School board development fees make it hard to build affordable housing, non-profit says | CBC News
[ad_1]
The flat-rate fees school boards charge developers are making it harder for low-income families and unhoused people to put a roof over their heads, according to a local non-profit affordable housing developer.
Jeff Neven, executive director of Indwell, initially told CBC Hamilton about education development charges three years ago and says the situation has only gotten worse.
When someone builds in a municipality like Hamilton, they must pay school boards a fee.
The public school board’s website states, in 2020, the charge was $1,573 per residential unit and 43 cents per square foot of the gross floor area of non-residential development. It’s unclear if the rates have increased since then. The Catholic board’s fee is $1,701 and 55 cents per square foot of non-residential developments.

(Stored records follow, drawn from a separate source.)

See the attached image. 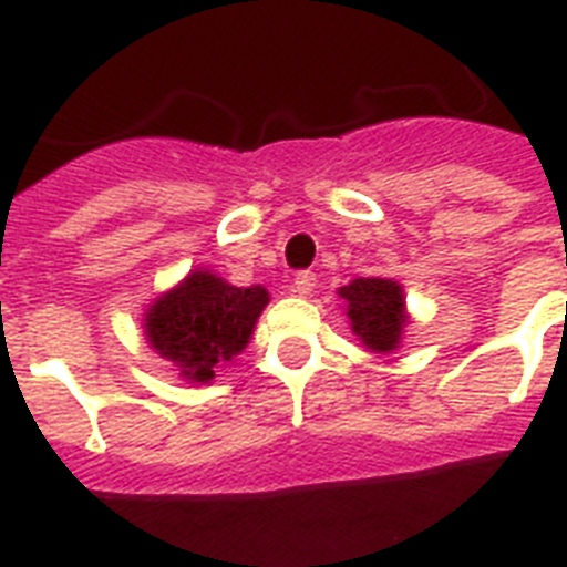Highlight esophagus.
<instances>
[{
	"label": "esophagus",
	"mask_w": 567,
	"mask_h": 567,
	"mask_svg": "<svg viewBox=\"0 0 567 567\" xmlns=\"http://www.w3.org/2000/svg\"><path fill=\"white\" fill-rule=\"evenodd\" d=\"M315 284H318V275L315 272H298V278H295V284H292V289L298 295H303V298H307V295H312V289H315Z\"/></svg>",
	"instance_id": "obj_1"
}]
</instances>
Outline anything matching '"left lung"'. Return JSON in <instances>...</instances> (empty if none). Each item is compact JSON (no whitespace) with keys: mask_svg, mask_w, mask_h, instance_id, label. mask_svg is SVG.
I'll use <instances>...</instances> for the list:
<instances>
[{"mask_svg":"<svg viewBox=\"0 0 567 567\" xmlns=\"http://www.w3.org/2000/svg\"><path fill=\"white\" fill-rule=\"evenodd\" d=\"M340 298L349 307L352 329L374 352H392L400 343V329L405 323L403 289L394 280L358 278L340 289Z\"/></svg>","mask_w":567,"mask_h":567,"instance_id":"left-lung-1","label":"left lung"}]
</instances>
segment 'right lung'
<instances>
[{
    "instance_id": "1",
    "label": "right lung",
    "mask_w": 567,
    "mask_h": 567,
    "mask_svg": "<svg viewBox=\"0 0 567 567\" xmlns=\"http://www.w3.org/2000/svg\"><path fill=\"white\" fill-rule=\"evenodd\" d=\"M269 303L264 287L240 289L209 272H193L182 287L155 300L147 312V340L182 378L207 383L215 365L249 343L255 320Z\"/></svg>"
}]
</instances>
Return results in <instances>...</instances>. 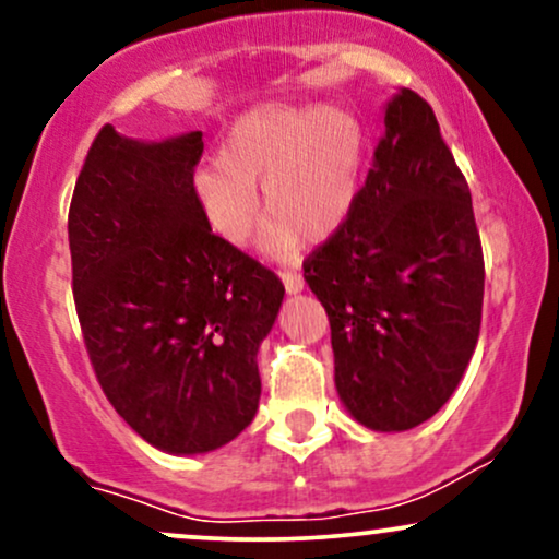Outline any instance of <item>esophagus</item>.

The millions of dollars the boards get per year from this can only be used to build or develop new schools.
Neven says the problem is the fee is a flat rate and doesn’t consider if someone is building affordable housing or housing that may not house many children.
“A 250 square foot apartment unit has the same charges as a five-bedroom house in Binbrook,” he said.
Neven said the rate should be variable to accommodate for affordable housing.
“It is disproportionately burdensome on people in poverty,” he previously said.
Indwell was challenging the fees at the Local Planning Appeal Tribunal in 2020, but had to drop its case because it couldn’t find a lawyer who wasn’t attached to a municipality, school board or private developer.
Neven said the charity has spoken to the school boards and they’ve been “sympathetic” but don’t seem willing to change.
The Ministry of Education does allow for boards to implement variable rates but confirmed to CBC Hamilton that none have.
Homelessness has worsened since 2020
Since 2020, the development charges have gone up and Hamilton’s homelessness crisis has worsened.
City data shows 1,881 people were unhoused as of the end of August.
There are only 357 shelter beds and rooms in Hamilton, and the city has housed just 41 people through its programs.
Last year, there were 6,110 Hamilton families on the waitlist for public housing, but just 1,082 ended up housed.
Neven said Indwell has spent $260,000 on education development charges in Hamilton, Kitchener-Waterloo and Peel this year.
The total since 2021 has been roughly $752,000, he said.
“When trying to create deeply affordable housing, every dollar is absolutely critical,” he said.
School boards say fees are needed
Pat Daly, chair of Hamilton-Wentworth Catholic District School Board, said these fees are essentially the only money boards get to buy property to build schools on.
He noted the city’s population is expected to continue to grow and the cost of land is also on the rise.
Hamilton’s population grew from 536,917 in 2016 to 569,353 in 2021. That’s an increase of 32,436 people.
Hamilton-Wentworth District School Board declined an interview and pointed to its webpage about education development charges, but said trustees will discuss the charges this winter.
Daly said the Catholic board will review education development charges next year.
“I don’t want to speculate, but I don’t envision the circumstance where there would be need to adjust the rates downward or even at the same level, but we’ll see,” he said.